Vera Zasulich, who ten years earlier had been among those investigated for Ivanov's murder, heard in 1877 that the head of the Saint Petersburg police, General Trepov, had ordered the flogging of Arkhip Bogolyubov, a young political prisoner. Though not a follower of Nechaev, Zasulich felt outraged at Bogolyubov's mistreatment and at the plight of other political prisoners. On 5 February, she walked into Trepov's office and shot and wounded him. In an indication of the popular political feeling of the time, a jury found her not guilty on the grounds that she had acted out of noble intent.

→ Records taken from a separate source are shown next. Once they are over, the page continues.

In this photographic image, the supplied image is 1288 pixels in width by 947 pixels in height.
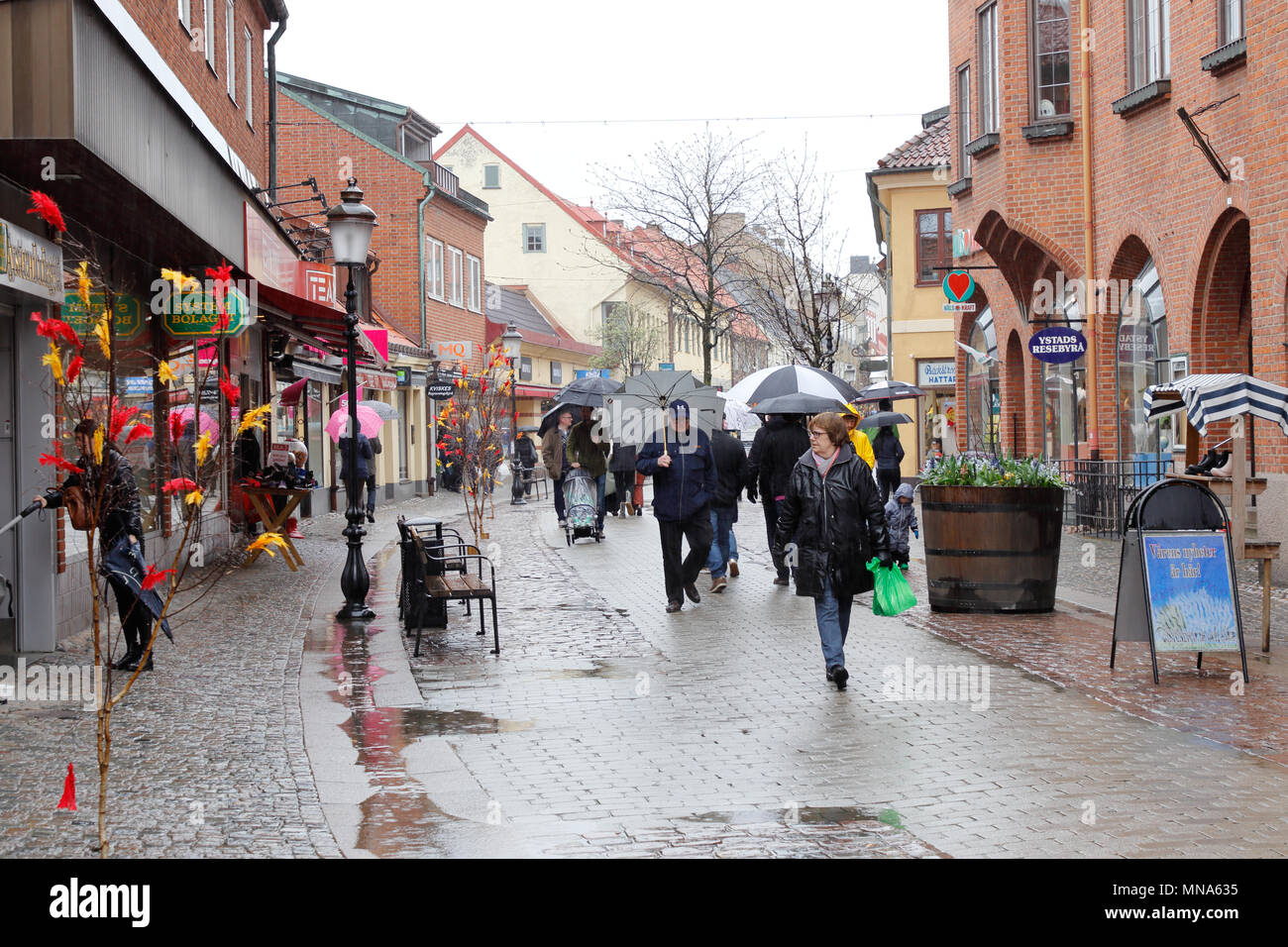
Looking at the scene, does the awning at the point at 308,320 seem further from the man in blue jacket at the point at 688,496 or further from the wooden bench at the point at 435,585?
the wooden bench at the point at 435,585

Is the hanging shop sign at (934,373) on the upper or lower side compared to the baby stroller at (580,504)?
upper

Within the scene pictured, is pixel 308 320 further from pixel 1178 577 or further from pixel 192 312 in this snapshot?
pixel 1178 577

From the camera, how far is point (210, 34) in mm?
19531

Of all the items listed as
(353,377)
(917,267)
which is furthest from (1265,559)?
(917,267)

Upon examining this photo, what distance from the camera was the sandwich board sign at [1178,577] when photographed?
936 cm

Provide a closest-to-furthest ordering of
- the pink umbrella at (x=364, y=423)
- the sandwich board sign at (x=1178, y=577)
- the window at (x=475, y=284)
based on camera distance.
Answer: the sandwich board sign at (x=1178, y=577)
the pink umbrella at (x=364, y=423)
the window at (x=475, y=284)

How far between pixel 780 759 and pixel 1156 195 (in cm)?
1420

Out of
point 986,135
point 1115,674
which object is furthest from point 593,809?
point 986,135

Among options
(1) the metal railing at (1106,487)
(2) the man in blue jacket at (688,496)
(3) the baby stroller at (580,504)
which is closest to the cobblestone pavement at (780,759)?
(2) the man in blue jacket at (688,496)

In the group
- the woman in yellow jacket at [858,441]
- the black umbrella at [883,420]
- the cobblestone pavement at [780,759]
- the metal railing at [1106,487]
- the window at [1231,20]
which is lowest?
the cobblestone pavement at [780,759]

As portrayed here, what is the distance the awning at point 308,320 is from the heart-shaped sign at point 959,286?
35.9ft

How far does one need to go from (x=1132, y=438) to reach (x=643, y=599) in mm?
10253

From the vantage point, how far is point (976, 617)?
40.4 feet

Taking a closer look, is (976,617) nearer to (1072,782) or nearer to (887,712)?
(887,712)
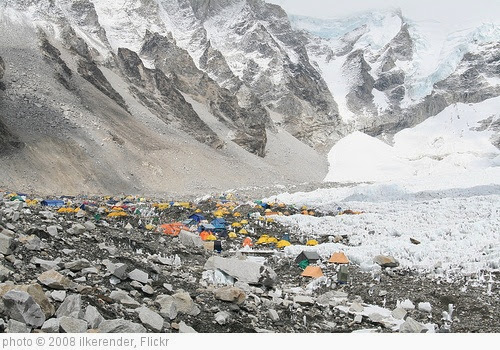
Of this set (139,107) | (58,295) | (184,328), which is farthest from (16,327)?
(139,107)

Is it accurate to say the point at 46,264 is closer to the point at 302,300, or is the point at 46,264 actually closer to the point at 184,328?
the point at 184,328

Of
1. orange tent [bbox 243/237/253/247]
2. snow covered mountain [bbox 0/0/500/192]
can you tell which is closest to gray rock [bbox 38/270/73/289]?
orange tent [bbox 243/237/253/247]

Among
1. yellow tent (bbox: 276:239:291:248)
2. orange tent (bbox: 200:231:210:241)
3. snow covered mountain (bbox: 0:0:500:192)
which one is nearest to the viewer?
yellow tent (bbox: 276:239:291:248)

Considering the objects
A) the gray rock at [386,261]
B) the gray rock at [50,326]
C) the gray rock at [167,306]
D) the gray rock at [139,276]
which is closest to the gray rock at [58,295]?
the gray rock at [50,326]

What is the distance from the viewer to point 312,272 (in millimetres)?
14867

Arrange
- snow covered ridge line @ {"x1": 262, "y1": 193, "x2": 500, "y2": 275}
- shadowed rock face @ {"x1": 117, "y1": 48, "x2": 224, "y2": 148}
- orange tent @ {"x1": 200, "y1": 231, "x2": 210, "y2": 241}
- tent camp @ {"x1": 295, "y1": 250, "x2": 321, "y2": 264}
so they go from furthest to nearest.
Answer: shadowed rock face @ {"x1": 117, "y1": 48, "x2": 224, "y2": 148}, orange tent @ {"x1": 200, "y1": 231, "x2": 210, "y2": 241}, tent camp @ {"x1": 295, "y1": 250, "x2": 321, "y2": 264}, snow covered ridge line @ {"x1": 262, "y1": 193, "x2": 500, "y2": 275}

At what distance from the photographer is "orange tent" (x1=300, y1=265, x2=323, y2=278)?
48.5 feet

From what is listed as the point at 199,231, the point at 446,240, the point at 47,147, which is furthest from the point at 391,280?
the point at 47,147

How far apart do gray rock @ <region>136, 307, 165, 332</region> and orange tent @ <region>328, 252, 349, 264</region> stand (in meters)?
9.87

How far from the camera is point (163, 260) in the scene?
13.0 m

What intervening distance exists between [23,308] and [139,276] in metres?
3.49

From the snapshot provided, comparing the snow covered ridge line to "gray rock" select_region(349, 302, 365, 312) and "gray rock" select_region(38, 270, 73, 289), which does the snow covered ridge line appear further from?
"gray rock" select_region(38, 270, 73, 289)

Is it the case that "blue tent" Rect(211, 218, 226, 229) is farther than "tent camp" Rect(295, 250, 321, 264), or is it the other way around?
"blue tent" Rect(211, 218, 226, 229)
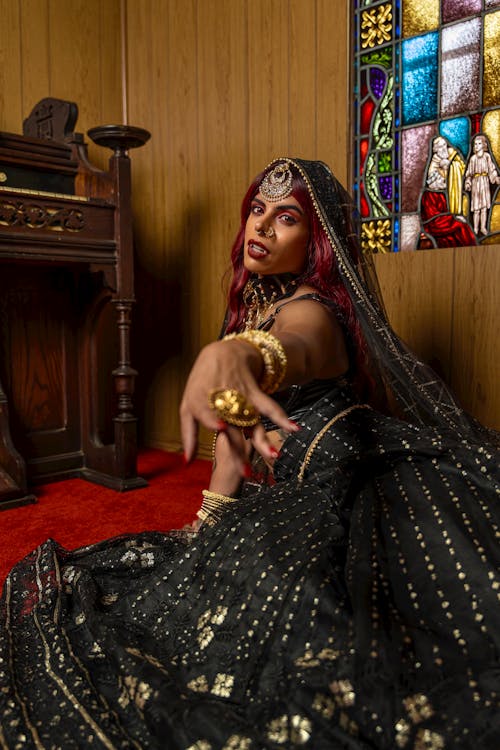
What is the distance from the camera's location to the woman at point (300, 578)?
852mm

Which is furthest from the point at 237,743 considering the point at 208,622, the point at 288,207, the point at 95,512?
the point at 95,512

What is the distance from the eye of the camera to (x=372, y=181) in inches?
101

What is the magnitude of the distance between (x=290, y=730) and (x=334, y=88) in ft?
8.06

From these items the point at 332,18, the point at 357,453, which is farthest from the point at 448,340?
the point at 332,18

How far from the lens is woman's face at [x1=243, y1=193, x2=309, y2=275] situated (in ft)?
5.05

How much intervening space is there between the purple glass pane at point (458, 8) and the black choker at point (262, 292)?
4.41 feet

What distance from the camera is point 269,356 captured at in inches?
35.6

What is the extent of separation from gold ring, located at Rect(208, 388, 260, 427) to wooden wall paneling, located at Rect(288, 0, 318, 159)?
2213mm

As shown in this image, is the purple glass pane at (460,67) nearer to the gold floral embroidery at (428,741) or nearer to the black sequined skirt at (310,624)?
the black sequined skirt at (310,624)

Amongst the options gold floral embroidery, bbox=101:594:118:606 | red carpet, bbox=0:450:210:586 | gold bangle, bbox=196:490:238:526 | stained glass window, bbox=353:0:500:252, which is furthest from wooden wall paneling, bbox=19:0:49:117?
gold floral embroidery, bbox=101:594:118:606

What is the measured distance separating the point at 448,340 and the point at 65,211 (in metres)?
1.52

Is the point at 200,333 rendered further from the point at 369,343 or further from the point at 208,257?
the point at 369,343

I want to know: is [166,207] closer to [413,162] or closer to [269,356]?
[413,162]

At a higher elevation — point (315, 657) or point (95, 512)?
point (315, 657)
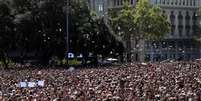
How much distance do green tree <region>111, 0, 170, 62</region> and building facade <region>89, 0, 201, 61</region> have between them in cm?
1597

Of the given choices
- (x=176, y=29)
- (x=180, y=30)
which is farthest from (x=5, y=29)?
(x=180, y=30)

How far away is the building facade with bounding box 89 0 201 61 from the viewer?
12706 cm

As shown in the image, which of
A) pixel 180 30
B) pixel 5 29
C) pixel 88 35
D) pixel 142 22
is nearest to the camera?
pixel 5 29

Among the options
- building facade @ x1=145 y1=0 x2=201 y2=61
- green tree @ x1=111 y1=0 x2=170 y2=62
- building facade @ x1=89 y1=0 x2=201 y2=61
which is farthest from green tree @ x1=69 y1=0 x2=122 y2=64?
building facade @ x1=145 y1=0 x2=201 y2=61

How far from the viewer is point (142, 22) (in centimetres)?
10531

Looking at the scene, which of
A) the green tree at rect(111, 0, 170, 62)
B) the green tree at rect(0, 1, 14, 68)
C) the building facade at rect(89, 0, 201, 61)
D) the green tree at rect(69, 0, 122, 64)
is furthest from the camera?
the building facade at rect(89, 0, 201, 61)

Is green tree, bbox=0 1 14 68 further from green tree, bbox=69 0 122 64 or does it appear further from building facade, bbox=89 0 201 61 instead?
building facade, bbox=89 0 201 61

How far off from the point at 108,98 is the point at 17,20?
176 ft

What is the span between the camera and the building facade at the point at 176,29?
127 m

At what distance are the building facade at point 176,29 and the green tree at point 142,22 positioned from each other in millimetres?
15971

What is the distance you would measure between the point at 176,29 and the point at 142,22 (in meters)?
33.2

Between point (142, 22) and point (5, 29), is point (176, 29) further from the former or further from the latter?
point (5, 29)

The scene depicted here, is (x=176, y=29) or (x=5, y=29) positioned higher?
(x=5, y=29)

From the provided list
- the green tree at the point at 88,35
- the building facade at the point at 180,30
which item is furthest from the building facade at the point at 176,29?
the green tree at the point at 88,35
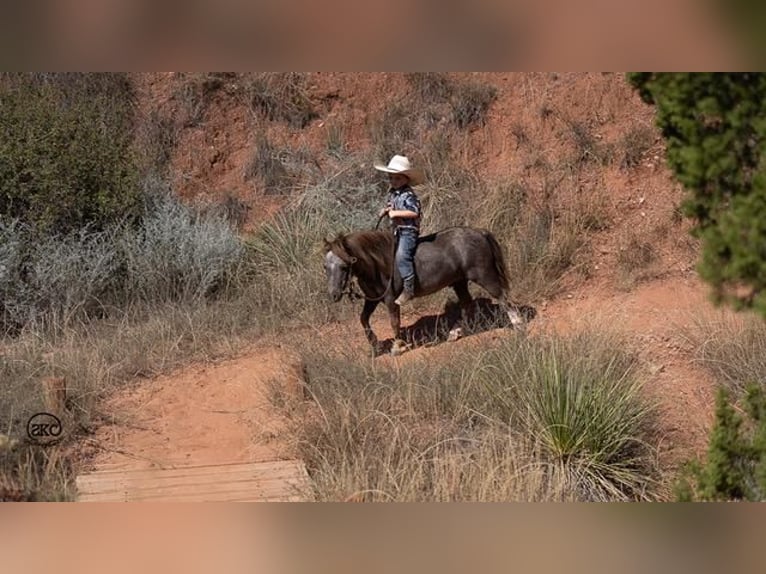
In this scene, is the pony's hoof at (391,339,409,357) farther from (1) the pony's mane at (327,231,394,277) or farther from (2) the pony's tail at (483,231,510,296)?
(2) the pony's tail at (483,231,510,296)

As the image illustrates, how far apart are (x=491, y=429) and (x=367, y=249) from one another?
2.92m

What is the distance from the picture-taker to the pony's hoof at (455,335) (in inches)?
354

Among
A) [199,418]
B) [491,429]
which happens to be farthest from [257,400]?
[491,429]

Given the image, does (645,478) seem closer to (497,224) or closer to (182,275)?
(497,224)

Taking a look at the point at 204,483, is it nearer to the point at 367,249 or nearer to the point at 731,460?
the point at 367,249

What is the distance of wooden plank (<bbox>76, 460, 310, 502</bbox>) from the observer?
5.82 meters

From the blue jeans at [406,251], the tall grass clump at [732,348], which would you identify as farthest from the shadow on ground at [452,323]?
the tall grass clump at [732,348]

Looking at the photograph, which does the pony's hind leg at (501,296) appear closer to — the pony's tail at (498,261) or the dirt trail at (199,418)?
the pony's tail at (498,261)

In November 1882, Nechaev died in his cell. Despite his personal courage and fanatical dedication to the revolutionary cause, Nechaev's methods (later called Nechayevshchina) were viewed to have caused harm to the Russian revolutionary movement by endangering clandestine organizations. Historian Edvard Radzinsky suggests that many revolutionaries have successfully implemented Nechaev's methods and ideas, including Vladimir Lenin and Joseph Stalin.

== Influence ==
Nechaev's theories had a major influence on other Russian revolutionaries, like Pyotr Tkachev and Vladimir Lenin. He was the first to bring the theme of the professional revolutionary in Russia. Lenin's brother Aleksandr Ulyanov was part of an organization which based its program on Nechaev's. Lenin stated that Nechaev was a "Titan of the revolution" and that all of the communist revolutionaries must "read Nechayev". Many critics inside and out of the Soviet Union labelled his version of revolutionary socialism the one that was taking place in the Soviet Union itself, with Soviet politicians after the Stalin era admitting this themselves many times. He also influenced later generations of Russian revolutionary nihilists. He was rehabilitated by some Soviet historians during Stalin's time. In the third edition of the Great Soviet Encyclopedia (1969–1978), Nechaev is described as follows: "Possessing great personal courage and fanatically devoted to the revolutionary cause, Nechayev acted using methods unacceptable for a revolutionary and brought great harm to the Russian revolutionary movement."

The murder of Ivanov was the initial inspiration for Fyodor Dostoevsky's novel Demons. The character of Pyotr Stepanovich Verkhovensky, an organizer of a revolutionary group, was inspired by Nechaev and the ideas in Catechism of a Revolutionary. The character of Shatov in the novel was partially based on Ivanov.